TASK DESCRIPTION:
In the forum thread about sharks and cancer, what year is given for the first recorded shark tumor?

READING TEXT:
Hey mailman, thought I'd pop in and say sharks can get cancer.

They're much more resistance to it than us and other things mind you, but they can get it.

As cancer is essentially cells growing in a random manner, an organism even one with defence mechanism like a shark may not be able to distinguish the cancerous growth from normal growth.


----------



## WhiteLotus (May 6, 2011)

> Cancer talk



Do any of you actually know how cancer is formed?

If you are just saying what your school teacher told you, then go and read this paper


----------



## cheesy999 (May 6, 2011)

WhiteLotus said:


> Do any of you actually know how cancer is formed?
> 
> If you are just saying what your school teacher told you, then go and read this paper



do i look like i have moths of spare time?

from my understanding ionizing radiation damages the DNA in the cell and the body fails to shut the cell down before it multiply's


----------



## TheMailMan78 (May 6, 2011)

pantherx12 said:


> Hey mailman, thought I'd pop in and say sharks can get cancer.
> 
> They're much more resistance to it than us and other things mind you, but they can get it.
> 
> As cancer is essentially cells growing in a random manner, an organism even one with defence mechanism like a shark may not be able to distinguish the cancerous growth from normal growth.





> For the past 100 years, scientists have studied cancerous tumors in sharks. The first chondrichthyes’ (cartilaginous fishes, including sharks) tumor was found on a skate and recorded by Dislonghamcps in 1853 (3). The first shark tumor was recorded in 1908. Scientists have since discovered benign and cancerous tumors in 18 of the 1,168 species of sharks (3). Scarcity of studies on shark physiology has perhaps allowed this myth to be accepted as fact for so many years.

[Records taken from a dataset]
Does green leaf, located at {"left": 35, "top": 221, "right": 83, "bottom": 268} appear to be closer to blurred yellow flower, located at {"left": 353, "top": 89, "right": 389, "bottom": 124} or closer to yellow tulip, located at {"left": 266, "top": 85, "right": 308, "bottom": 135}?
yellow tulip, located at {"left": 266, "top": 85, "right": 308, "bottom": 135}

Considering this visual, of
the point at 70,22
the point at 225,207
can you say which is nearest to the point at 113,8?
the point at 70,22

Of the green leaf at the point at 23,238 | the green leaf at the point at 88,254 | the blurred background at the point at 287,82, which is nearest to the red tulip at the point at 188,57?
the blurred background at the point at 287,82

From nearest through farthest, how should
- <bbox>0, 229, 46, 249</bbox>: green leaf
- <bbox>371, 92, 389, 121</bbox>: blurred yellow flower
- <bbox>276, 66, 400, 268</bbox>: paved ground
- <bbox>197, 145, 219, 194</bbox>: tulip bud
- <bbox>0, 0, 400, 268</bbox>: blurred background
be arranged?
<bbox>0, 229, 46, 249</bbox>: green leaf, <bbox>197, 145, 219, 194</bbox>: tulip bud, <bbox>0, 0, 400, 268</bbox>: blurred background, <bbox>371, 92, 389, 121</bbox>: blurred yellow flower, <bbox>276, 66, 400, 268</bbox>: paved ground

---

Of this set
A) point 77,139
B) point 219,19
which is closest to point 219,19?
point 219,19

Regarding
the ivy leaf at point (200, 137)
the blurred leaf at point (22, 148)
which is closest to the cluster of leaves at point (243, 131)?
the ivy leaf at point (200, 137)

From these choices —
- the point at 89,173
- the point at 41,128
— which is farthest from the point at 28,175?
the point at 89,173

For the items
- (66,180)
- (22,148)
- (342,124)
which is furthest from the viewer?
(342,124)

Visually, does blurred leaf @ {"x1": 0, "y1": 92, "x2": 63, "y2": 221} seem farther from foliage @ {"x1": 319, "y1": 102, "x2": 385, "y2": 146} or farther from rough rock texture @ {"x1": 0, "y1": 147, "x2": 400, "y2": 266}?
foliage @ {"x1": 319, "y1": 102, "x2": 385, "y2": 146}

WRITTEN ANSWER:
1908